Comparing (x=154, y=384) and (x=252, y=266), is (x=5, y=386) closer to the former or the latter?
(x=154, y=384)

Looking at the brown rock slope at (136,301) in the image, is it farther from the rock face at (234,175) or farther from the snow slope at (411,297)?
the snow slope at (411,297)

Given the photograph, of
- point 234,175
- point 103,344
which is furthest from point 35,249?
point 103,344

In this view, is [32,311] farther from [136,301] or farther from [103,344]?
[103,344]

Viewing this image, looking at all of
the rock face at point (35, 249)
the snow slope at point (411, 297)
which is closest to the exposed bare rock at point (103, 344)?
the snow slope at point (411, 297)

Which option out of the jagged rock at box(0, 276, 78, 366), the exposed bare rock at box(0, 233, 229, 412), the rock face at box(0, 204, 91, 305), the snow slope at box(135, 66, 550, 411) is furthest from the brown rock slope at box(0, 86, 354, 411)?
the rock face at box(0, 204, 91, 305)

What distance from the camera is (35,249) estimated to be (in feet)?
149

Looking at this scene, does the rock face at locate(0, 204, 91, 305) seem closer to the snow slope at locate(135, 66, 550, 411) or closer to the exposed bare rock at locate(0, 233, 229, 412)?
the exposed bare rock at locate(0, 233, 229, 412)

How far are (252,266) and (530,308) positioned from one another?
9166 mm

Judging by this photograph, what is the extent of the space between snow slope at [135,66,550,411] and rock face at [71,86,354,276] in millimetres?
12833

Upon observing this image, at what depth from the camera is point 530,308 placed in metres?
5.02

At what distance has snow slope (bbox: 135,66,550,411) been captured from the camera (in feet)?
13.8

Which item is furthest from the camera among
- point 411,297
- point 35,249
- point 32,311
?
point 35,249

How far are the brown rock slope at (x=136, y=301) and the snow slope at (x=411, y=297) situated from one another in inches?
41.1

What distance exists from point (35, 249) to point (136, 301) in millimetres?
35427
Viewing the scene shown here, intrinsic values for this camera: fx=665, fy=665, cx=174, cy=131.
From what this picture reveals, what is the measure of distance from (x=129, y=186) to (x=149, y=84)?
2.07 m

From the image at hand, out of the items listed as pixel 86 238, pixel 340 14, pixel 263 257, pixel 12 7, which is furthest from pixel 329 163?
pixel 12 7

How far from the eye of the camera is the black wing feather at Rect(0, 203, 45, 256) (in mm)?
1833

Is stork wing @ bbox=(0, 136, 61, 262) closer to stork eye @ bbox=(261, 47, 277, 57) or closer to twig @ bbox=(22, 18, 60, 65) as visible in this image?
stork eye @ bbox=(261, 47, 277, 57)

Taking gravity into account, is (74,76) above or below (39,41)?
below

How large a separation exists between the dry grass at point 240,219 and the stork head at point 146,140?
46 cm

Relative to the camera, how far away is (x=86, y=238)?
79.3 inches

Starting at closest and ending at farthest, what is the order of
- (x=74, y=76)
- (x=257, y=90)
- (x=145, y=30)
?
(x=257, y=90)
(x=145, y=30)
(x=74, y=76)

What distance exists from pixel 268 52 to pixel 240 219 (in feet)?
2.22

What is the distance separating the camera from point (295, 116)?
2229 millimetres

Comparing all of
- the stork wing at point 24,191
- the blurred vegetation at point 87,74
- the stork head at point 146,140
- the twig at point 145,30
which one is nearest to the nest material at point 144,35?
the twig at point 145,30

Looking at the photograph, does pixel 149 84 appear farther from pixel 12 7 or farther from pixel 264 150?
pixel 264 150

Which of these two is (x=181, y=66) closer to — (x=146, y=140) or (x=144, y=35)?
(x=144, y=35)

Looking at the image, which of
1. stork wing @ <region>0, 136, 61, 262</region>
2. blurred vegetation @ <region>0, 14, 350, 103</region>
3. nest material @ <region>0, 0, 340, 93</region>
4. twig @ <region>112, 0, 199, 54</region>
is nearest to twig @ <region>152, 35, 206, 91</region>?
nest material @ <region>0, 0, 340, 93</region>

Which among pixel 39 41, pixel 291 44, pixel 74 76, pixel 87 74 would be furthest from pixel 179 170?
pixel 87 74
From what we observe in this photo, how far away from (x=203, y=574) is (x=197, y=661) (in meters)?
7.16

--- The exercise ---
Render every line of the listing above as a Markdown table with the columns Row and Line, numbering the rows in order and leaving out the blank lines.

--- Correct result ---
| Row | Line |
|---|---|
| 1 | Comparing (x=154, y=384) and (x=252, y=266), is (x=5, y=386) closer to the former or the latter? |
| 2 | (x=154, y=384) |
| 3 | Looking at the brown rock slope at (136,301) in the image, is it farther from the rock face at (234,175) or farther from the snow slope at (411,297)? |
| 4 | the snow slope at (411,297) |
| 5 | Given the photograph, of |
| 6 | - point 234,175 |
| 7 | - point 103,344 |
| 8 | which is furthest from point 35,249? |
| 9 | point 103,344 |
| 10 | In this view, is [32,311] farther from [136,301] or farther from [103,344]? |
| 11 | [103,344] |
| 12 | Viewing this image, looking at all of |
| 13 | the rock face at point (35, 249) |
| 14 | the snow slope at point (411, 297) |
| 15 | which is closest to the exposed bare rock at point (103, 344)? |
| 16 | the snow slope at point (411, 297) |
| 17 | Which option out of the jagged rock at box(0, 276, 78, 366), the exposed bare rock at box(0, 233, 229, 412), the rock face at box(0, 204, 91, 305), the snow slope at box(135, 66, 550, 411) is furthest from the brown rock slope at box(0, 86, 354, 411)? |
| 18 | the rock face at box(0, 204, 91, 305) |
| 19 | What distance from the camera is (35,249) estimated to be (in feet)? |
| 20 | 149 |
| 21 | Looking at this scene, does the rock face at locate(0, 204, 91, 305) seem closer to the snow slope at locate(135, 66, 550, 411) or closer to the exposed bare rock at locate(0, 233, 229, 412)? |
| 22 | the exposed bare rock at locate(0, 233, 229, 412) |
| 23 | How far are (252,266) and (530,308) positioned from one another? |
| 24 | 9166 mm |
| 25 | Judging by this photograph, what is the extent of the space between snow slope at [135,66,550,411] and rock face at [71,86,354,276] in millimetres? |
| 26 | 12833 |
| 27 | Upon observing this image, at what depth from the camera is point 530,308 placed in metres? |
| 28 | 5.02 |
| 29 | At what distance has snow slope (bbox: 135,66,550,411) been captured from the camera (in feet)? |
| 30 | 13.8 |
| 31 | Which item is furthest from the camera among |
| 32 | - point 411,297 |
| 33 | - point 35,249 |
| 34 | - point 32,311 |
| 35 | ? |
| 36 | point 35,249 |
| 37 | How far are the brown rock slope at (x=136, y=301) and the snow slope at (x=411, y=297) situated from one another in inches? |
| 38 | 41.1 |
| 39 | What distance exists from point (35, 249) to point (136, 301) in millimetres? |
| 40 | 35427 |
| 41 | Viewing the scene shown here, intrinsic values for this camera: fx=665, fy=665, cx=174, cy=131. |
| 42 | From what this picture reveals, what is the measure of distance from (x=129, y=186) to (x=149, y=84)? |
| 43 | 2.07 m |
| 44 | From the image at hand, out of the items listed as pixel 86 238, pixel 340 14, pixel 263 257, pixel 12 7, which is furthest from pixel 329 163? |
| 45 | pixel 12 7 |
| 46 | How far from the eye of the camera is the black wing feather at Rect(0, 203, 45, 256) (in mm)? |
| 47 | 1833 |
| 48 | Is stork wing @ bbox=(0, 136, 61, 262) closer to stork eye @ bbox=(261, 47, 277, 57) or closer to twig @ bbox=(22, 18, 60, 65) as visible in this image? |
| 49 | stork eye @ bbox=(261, 47, 277, 57) |
| 50 | Taking gravity into account, is (74,76) above or below (39,41)? |
| 51 | below |
| 52 | How large a separation exists between the dry grass at point 240,219 and the stork head at point 146,140? |
| 53 | 46 cm |
| 54 | Relative to the camera, how far away is (x=86, y=238)? |
| 55 | 79.3 inches |
| 56 | Starting at closest and ending at farthest, what is the order of |
| 57 | - (x=74, y=76) |
| 58 | - (x=257, y=90) |
| 59 | - (x=145, y=30) |
| 60 | ? |
| 61 | (x=257, y=90) |
| 62 | (x=145, y=30) |
| 63 | (x=74, y=76) |
| 64 | What distance exists from pixel 268 52 to pixel 240 219 (in feet)? |
| 65 | 2.22 |
| 66 | What is the distance separating the camera from point (295, 116)? |
| 67 | 2229 millimetres |
| 68 | Comparing all of |
| 69 | - the stork wing at point 24,191 |
| 70 | - the blurred vegetation at point 87,74 |
| 71 | - the stork head at point 146,140 |
| 72 | - the twig at point 145,30 |
| 73 | which one is nearest to the nest material at point 144,35? |
| 74 | the twig at point 145,30 |
| 75 | Looking at the photograph, does pixel 149 84 appear farther from pixel 12 7 or farther from pixel 264 150? |
| 76 | pixel 264 150 |
| 77 | Which of these two is (x=181, y=66) closer to — (x=146, y=140) or (x=144, y=35)? |
| 78 | (x=144, y=35) |
| 79 | Looking at the image, which of |
| 80 | 1. stork wing @ <region>0, 136, 61, 262</region> |
| 81 | 2. blurred vegetation @ <region>0, 14, 350, 103</region> |
| 82 | 3. nest material @ <region>0, 0, 340, 93</region> |
| 83 | 4. twig @ <region>112, 0, 199, 54</region> |
| 84 | is nearest to twig @ <region>152, 35, 206, 91</region>? |
| 85 | nest material @ <region>0, 0, 340, 93</region> |
| 86 | Which among pixel 39 41, pixel 291 44, pixel 74 76, pixel 87 74 would be furthest from pixel 179 170? |
| 87 | pixel 87 74 |
| 88 | From what we observe in this photo, how far away from (x=203, y=574) is (x=197, y=661) (in meters)? |
| 89 | 7.16 |